> [Passage to read]
★ ★ ★ ★ ★

Wirtinger Calculus comes in picture ...
^^^^^^^^^^^^^^^^^^^^^^^^^^^^^^^^^^^^^^^

So, we have this great theory of complex differentiability and
holomorphic functions, and we can’t use any of it at all, because many
of the commonly used functions are not holomorphic. What’s a poor
mathematician to do? Well, Wirtinger observed that even if :math:`f(z)`
isn’t holomorphic, one could rewrite it as a two variable function
:math:`f(z, z*)` which is always holomorphic. This is because real and
imaginary of the components of :math:`z` can be expressed in terms of
:math:`z` and :math:`z^*` as:

    .. math::
        \begin{aligned}
            Re(z) &= \frac {z + z^*}{2} \\
            Im(z) &= \frac {z - z^*}{2j}
        \end{aligned}

Wirtinger calculus suggests to study :math:`f(z, z^*)` instead, which is
guaranteed to be holomorphic if :math:`f` was real differentiable (another
way to think of it is as a change of coordinate system, from :math:`f(x, y)`
to :math:`f(z, z^*)`.)  This function has partial derivatives
:math:`\frac{\partial }{\partial z}` and :math:`\frac{\partial}{\partial z^{*}}`.

★ ★ ★ ★ ★

> [Record extracts]
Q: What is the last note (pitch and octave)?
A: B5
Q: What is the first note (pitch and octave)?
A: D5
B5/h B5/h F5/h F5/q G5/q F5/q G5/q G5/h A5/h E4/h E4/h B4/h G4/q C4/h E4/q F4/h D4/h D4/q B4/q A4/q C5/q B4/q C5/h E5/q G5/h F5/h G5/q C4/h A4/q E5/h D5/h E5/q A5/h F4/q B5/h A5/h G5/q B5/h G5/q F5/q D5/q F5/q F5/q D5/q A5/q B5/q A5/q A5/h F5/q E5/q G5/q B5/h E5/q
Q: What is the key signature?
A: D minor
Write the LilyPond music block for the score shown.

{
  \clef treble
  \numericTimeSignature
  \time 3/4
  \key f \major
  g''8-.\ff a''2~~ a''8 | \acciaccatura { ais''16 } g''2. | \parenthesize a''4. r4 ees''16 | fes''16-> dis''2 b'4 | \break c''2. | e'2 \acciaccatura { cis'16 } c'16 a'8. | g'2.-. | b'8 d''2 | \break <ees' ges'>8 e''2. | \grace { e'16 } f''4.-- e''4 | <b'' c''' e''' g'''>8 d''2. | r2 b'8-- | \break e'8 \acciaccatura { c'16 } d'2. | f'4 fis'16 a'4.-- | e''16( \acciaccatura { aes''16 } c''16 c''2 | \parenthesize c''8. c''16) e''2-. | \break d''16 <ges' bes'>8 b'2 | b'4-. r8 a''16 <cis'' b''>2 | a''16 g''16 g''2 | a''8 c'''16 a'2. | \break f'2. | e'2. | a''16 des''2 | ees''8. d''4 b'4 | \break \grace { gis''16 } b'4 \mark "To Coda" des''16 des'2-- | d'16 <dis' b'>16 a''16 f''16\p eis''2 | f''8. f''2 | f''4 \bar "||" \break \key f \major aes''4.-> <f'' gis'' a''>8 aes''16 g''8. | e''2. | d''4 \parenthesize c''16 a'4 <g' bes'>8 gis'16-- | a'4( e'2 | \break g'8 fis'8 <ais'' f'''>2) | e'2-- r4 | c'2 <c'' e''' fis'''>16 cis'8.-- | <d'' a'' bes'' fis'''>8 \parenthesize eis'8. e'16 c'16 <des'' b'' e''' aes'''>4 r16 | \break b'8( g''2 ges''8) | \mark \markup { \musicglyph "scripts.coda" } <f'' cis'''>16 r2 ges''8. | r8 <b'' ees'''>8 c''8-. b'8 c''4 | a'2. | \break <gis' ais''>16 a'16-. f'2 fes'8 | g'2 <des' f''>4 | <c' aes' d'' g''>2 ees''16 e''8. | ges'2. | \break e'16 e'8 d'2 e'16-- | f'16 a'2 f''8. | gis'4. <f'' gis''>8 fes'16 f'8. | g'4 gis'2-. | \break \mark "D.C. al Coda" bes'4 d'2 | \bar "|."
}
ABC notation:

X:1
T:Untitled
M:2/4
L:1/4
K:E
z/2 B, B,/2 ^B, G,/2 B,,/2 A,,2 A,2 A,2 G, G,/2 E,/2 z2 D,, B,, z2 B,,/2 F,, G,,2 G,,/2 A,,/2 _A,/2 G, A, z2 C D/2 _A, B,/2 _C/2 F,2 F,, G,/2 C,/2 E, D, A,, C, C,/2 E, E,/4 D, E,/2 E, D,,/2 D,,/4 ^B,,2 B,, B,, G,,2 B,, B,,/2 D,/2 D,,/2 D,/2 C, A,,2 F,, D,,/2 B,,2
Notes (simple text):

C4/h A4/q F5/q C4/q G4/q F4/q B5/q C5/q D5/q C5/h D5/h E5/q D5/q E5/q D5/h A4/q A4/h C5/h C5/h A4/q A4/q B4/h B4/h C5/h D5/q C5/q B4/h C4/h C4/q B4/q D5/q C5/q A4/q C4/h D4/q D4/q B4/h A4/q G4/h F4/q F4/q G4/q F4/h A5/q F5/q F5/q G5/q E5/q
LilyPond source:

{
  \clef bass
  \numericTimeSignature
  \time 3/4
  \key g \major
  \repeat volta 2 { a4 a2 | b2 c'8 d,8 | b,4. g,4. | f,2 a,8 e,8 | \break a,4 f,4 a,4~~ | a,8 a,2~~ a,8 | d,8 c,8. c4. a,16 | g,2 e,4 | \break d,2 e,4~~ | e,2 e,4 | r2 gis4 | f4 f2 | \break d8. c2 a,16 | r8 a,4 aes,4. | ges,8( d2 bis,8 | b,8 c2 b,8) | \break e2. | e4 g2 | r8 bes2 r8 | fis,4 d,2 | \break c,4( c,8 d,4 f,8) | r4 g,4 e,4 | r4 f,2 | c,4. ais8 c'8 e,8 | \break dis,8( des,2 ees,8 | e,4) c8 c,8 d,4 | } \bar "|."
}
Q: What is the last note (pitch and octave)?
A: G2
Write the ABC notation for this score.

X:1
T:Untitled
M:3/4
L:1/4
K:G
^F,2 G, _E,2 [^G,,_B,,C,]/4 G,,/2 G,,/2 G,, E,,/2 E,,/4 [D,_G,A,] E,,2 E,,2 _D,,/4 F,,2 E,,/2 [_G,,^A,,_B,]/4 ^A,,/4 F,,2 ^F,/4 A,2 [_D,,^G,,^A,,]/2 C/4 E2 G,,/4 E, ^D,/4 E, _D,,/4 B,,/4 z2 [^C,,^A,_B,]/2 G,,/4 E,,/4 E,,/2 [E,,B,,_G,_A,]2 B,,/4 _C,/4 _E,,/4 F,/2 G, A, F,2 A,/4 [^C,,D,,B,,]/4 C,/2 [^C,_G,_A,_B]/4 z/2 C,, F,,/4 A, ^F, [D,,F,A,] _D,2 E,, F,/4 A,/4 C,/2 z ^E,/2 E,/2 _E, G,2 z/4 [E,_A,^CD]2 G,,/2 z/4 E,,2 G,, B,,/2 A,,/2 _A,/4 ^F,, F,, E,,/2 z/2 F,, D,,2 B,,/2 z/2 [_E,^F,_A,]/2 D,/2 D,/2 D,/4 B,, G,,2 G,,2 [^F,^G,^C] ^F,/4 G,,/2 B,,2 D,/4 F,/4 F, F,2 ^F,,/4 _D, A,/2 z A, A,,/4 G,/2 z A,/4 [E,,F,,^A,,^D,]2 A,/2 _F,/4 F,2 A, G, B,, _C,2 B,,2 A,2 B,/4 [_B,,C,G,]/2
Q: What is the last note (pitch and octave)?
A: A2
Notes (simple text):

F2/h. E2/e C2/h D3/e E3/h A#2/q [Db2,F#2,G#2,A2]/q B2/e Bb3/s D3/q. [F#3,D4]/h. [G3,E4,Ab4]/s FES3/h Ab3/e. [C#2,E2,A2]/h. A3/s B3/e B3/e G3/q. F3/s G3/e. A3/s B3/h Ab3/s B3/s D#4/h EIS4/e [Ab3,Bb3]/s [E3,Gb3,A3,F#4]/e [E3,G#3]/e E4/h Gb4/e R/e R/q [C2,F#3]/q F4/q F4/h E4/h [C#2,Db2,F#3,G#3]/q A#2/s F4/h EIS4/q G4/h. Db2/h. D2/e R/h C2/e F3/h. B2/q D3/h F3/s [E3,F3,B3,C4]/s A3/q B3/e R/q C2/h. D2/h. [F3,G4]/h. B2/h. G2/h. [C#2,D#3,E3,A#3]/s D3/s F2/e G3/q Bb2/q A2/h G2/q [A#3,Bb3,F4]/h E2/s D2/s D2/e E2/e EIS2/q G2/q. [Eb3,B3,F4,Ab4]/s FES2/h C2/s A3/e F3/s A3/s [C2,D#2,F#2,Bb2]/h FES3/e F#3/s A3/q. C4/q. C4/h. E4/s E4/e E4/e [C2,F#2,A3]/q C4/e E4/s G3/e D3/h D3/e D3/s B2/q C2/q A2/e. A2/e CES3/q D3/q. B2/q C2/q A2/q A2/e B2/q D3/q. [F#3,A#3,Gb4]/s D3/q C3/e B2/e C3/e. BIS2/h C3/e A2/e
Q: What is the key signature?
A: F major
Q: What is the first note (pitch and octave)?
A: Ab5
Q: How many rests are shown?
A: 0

★ ★ ★ ★ ★

Please answer these questions about the Wirtinger calculus passage:
1. What prevents the theory of holomorphic functions from being used?
2. As what two-variable function did Wirtinger observe that f(z) could be rewritten?
3. Between which two forms does the passage describe the change of coordinate system?

1. Many of the commonly used functions are not holomorphic.
2. As f(z, z*), which is always holomorphic.
3. From f(x, y) to f(z, z*).